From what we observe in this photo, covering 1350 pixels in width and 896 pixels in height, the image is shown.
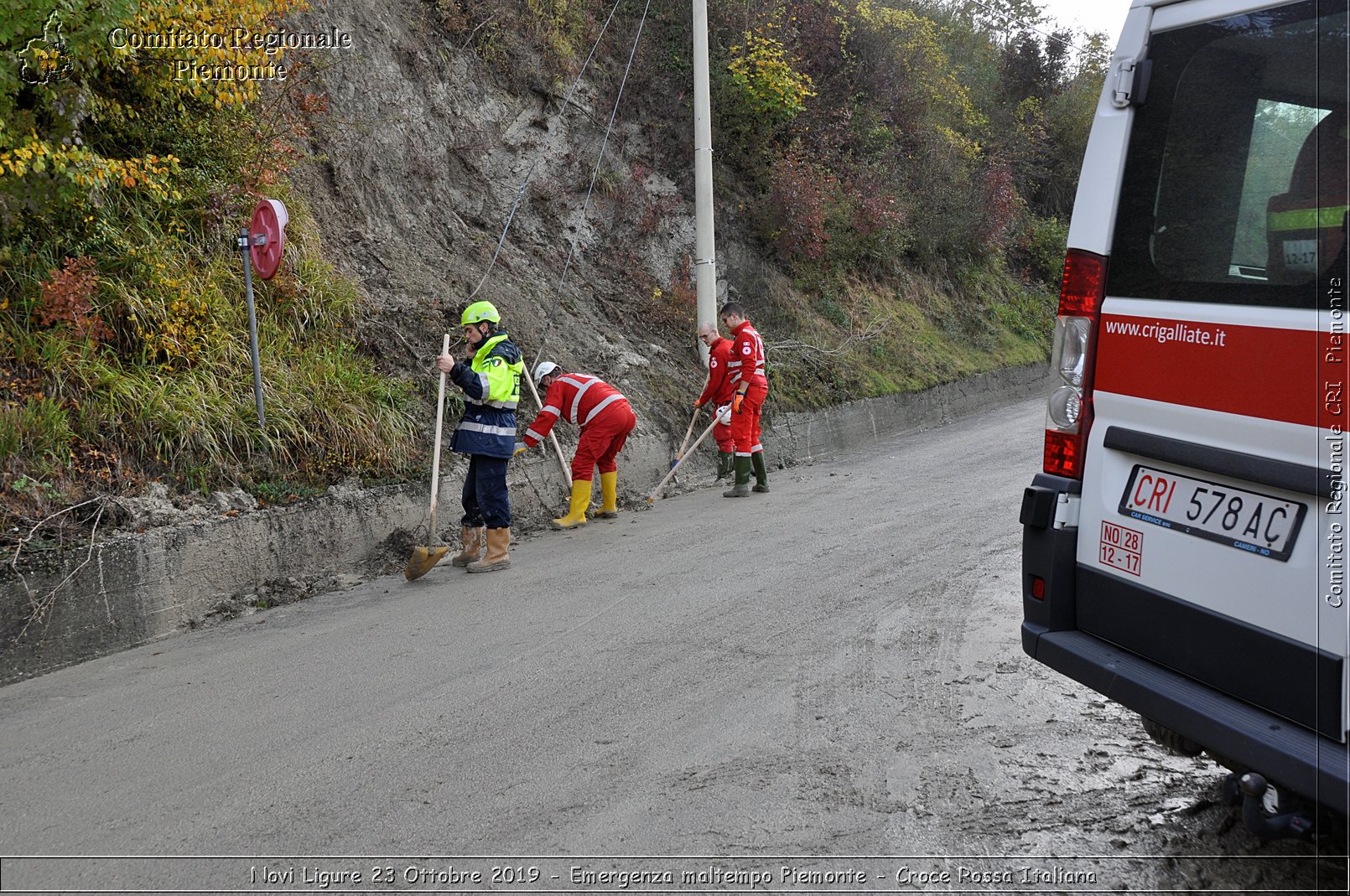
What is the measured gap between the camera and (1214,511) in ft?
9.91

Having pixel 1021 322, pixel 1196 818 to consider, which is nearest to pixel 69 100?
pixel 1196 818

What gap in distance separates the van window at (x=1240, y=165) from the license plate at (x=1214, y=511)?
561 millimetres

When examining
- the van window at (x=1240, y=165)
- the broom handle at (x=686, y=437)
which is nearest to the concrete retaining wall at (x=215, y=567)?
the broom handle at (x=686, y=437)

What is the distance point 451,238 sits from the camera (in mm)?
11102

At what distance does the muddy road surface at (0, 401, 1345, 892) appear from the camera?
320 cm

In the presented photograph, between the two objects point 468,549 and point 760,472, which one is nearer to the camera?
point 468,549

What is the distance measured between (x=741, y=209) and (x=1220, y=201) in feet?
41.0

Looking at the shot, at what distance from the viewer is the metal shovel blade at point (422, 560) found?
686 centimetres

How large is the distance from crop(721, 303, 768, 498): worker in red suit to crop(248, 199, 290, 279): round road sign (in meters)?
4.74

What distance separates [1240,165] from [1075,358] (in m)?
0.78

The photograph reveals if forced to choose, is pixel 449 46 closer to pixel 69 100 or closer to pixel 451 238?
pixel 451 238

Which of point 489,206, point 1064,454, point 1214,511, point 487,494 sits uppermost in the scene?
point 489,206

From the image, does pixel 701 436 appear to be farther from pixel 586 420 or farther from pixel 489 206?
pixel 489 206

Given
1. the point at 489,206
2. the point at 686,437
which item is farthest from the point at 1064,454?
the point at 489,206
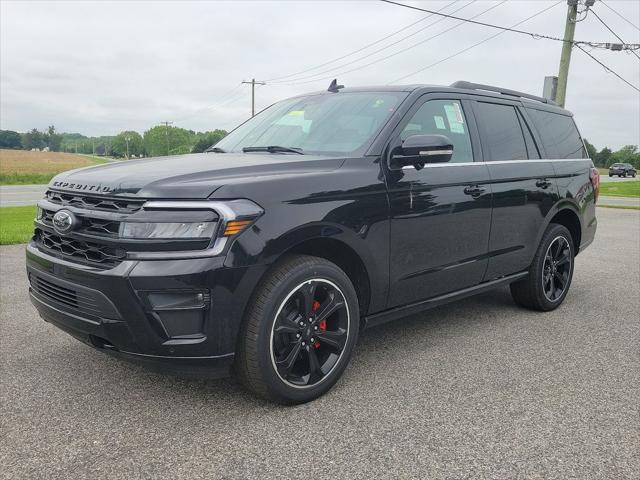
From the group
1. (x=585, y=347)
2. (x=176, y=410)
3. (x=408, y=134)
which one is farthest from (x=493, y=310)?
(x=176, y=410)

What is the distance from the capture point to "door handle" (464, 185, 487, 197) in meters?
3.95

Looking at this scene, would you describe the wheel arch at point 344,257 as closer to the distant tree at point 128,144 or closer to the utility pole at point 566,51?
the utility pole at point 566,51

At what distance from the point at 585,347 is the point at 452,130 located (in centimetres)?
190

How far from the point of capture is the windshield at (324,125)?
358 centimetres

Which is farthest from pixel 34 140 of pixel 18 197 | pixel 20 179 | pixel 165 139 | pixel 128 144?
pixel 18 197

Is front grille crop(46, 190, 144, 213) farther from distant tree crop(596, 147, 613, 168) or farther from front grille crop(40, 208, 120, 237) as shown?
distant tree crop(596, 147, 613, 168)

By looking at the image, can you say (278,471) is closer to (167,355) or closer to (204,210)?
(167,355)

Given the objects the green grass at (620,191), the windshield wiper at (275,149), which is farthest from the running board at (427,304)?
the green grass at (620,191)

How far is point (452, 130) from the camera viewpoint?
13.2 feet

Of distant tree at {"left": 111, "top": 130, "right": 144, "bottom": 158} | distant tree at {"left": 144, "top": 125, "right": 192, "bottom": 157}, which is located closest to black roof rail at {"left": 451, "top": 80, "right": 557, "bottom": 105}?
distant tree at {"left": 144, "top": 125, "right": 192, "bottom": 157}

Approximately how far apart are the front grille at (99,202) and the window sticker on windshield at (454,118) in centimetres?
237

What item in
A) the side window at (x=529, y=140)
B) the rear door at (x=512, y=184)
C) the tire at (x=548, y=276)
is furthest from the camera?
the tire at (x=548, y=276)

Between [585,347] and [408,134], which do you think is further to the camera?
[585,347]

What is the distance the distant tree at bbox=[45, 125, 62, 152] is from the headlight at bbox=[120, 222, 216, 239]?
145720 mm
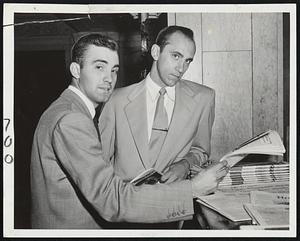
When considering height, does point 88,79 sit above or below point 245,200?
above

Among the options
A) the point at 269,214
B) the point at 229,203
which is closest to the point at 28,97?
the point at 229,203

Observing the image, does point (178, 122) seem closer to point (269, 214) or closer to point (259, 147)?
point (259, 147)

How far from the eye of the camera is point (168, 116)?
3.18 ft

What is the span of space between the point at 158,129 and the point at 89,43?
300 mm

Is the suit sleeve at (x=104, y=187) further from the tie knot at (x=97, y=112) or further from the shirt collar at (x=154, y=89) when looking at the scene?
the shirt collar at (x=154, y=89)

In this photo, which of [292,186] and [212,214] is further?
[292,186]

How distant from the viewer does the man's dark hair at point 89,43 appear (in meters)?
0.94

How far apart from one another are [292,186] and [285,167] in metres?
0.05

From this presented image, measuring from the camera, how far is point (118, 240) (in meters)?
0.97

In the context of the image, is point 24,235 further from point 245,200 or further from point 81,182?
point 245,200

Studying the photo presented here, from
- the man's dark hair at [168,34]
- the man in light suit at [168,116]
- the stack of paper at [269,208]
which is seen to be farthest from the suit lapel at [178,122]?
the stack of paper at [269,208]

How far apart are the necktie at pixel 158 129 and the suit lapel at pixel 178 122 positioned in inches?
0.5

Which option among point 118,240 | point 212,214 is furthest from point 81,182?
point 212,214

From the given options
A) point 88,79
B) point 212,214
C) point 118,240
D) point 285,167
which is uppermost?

■ Exercise details ■
Rewrite all of the data above as a numbered list, omitting blank lines and leaving the pictures out.

■ Complete output ■
1. From what we observe in this photo, covering 1350 pixels in width and 896 pixels in height, the image is shown.
2. What is the measured gap between the camera and (1214,511) in ft?
3. 9.91
4. Having pixel 1021 322, pixel 1196 818 to consider, which is nearest to pixel 69 100?
5. pixel 1196 818
6. What gap in distance separates the van window at (x=1240, y=165) from the license plate at (x=1214, y=511)?
7. 561 millimetres
8. When examining
9. - the van window at (x=1240, y=165)
10. - the broom handle at (x=686, y=437)
11. which is nearest to the concrete retaining wall at (x=215, y=567)?
12. the broom handle at (x=686, y=437)
13. What is the distance point 451,238 sits from the camera (in mm)?
14. 11102
15. At what distance does the muddy road surface at (0, 401, 1345, 892) appear from the camera?
16. 320 cm
17. In the presented photograph, between the two objects point 468,549 and point 760,472, which one is nearer to the camera?
18. point 468,549
19. What is the distance measured between (x=741, y=209) and (x=1220, y=201) in feet?
20. 41.0
21. Looking at the shot, at what distance from the viewer is the metal shovel blade at point (422, 560) found?
22. 686 centimetres
23. How large is the distance from crop(721, 303, 768, 498): worker in red suit to crop(248, 199, 290, 279): round road sign (in meters)?
24. 4.74
25. What distance separates [1240,165] from [1075,358] (in m)?
26. 0.78
27. The photograph reveals if forced to choose, is pixel 449 46 closer to pixel 69 100 or closer to pixel 451 238?
28. pixel 451 238
29. Which of point 489,206, point 1064,454, point 1214,511, point 487,494 sits uppermost in the scene?
30. point 489,206
31. From the image, does pixel 701 436 appear to be farther from pixel 586 420 or farther from pixel 489 206?
32. pixel 489 206
33. Given
34. 1. the point at 489,206
35. 2. the point at 686,437
36. which item is farthest from the point at 1064,454?
37. the point at 489,206
38. From the group
39. 1. (x=585, y=347)
40. 2. (x=176, y=410)
41. 3. (x=408, y=134)
42. which one is farthest from (x=493, y=310)?
43. (x=176, y=410)
44. What is the distance from the capture point to "door handle" (464, 185, 487, 197) in meters?
45. 3.95
46. Looking at this scene, would you describe the wheel arch at point 344,257 as closer to the distant tree at point 128,144 or closer to the utility pole at point 566,51?
47. the utility pole at point 566,51
48. At what distance from the point at 585,347 is the point at 452,130 located (in centimetres)?
49. 190
50. How far from the point of capture is the windshield at (324,125)?
51. 358 centimetres
52. Which is farthest from pixel 34 140 of pixel 18 197 | pixel 20 179 | pixel 165 139 | pixel 128 144?
53. pixel 18 197
54. Is front grille crop(46, 190, 144, 213) farther from distant tree crop(596, 147, 613, 168) or farther from front grille crop(40, 208, 120, 237) as shown?
55. distant tree crop(596, 147, 613, 168)
56. By looking at the image, can you say (278,471) is closer to (167,355) or closer to (204,210)?
57. (167,355)
58. Given the objects the green grass at (620,191), the windshield wiper at (275,149), which is farthest from the running board at (427,304)?
59. the green grass at (620,191)
60. How far is point (452, 130) from the camera viewpoint?
61. 13.2 feet
62. Of distant tree at {"left": 111, "top": 130, "right": 144, "bottom": 158} | distant tree at {"left": 144, "top": 125, "right": 192, "bottom": 157}, which is located closest to black roof rail at {"left": 451, "top": 80, "right": 557, "bottom": 105}?
63. distant tree at {"left": 144, "top": 125, "right": 192, "bottom": 157}
64. Approximately how far apart are the front grille at (99,202) and the window sticker on windshield at (454,118) in centimetres?
65. 237
66. What item in
67. A) the side window at (x=529, y=140)
68. B) the rear door at (x=512, y=184)
69. C) the tire at (x=548, y=276)
70. is furthest from the camera?
71. the tire at (x=548, y=276)
72. Between [585,347] and [408,134], which do you think is further to the camera?
73. [585,347]
74. What is the distance the distant tree at bbox=[45, 125, 62, 152] is from the headlight at bbox=[120, 222, 216, 239]?
75. 145720 mm
76. When considering height, does point 88,79 sit above or below point 245,200?
77. above
78. Among the options
79. A) the point at 269,214
80. B) the point at 229,203
81. which is closest to the point at 28,97?
82. the point at 229,203
83. Observing the image, does point (178, 122) seem closer to point (269, 214) or closer to point (259, 147)?
84. point (259, 147)
85. How far from the eye of the camera is point (168, 116)?
86. 3.18 ft
87. What is the span of space between the point at 158,129 and the point at 89,43?
88. 300 mm
89. Is the suit sleeve at (x=104, y=187) further from the tie knot at (x=97, y=112) or further from the shirt collar at (x=154, y=89) when looking at the scene?
90. the shirt collar at (x=154, y=89)
91. In this photo, which of [292,186] and [212,214] is further?
92. [292,186]
93. How distant from the viewer does the man's dark hair at point 89,43 appear (in meters)?
94. 0.94
95. How far apart from one another are [292,186] and [285,167] in metres?
96. 0.05
97. From this presented image, measuring from the camera, how far is point (118, 240) (in meters)?
98. 0.97
99. In the context of the image, is point 24,235 further from point 245,200 or further from point 81,182?
100. point 245,200
101. Studying the photo presented here, from
102. - the man's dark hair at [168,34]
103. - the man in light suit at [168,116]
104. - the stack of paper at [269,208]
105. which is seen to be farthest from the suit lapel at [178,122]?
106. the stack of paper at [269,208]
107. How far apart are the necktie at pixel 158 129 and the suit lapel at pixel 178 122 positioned in inches?
108. 0.5
109. Which option among point 118,240 | point 212,214 is furthest from point 81,182?
110. point 212,214
111. From the given options
112. A) point 88,79
113. B) point 212,214
114. C) point 118,240
115. D) point 285,167
116. which is uppermost?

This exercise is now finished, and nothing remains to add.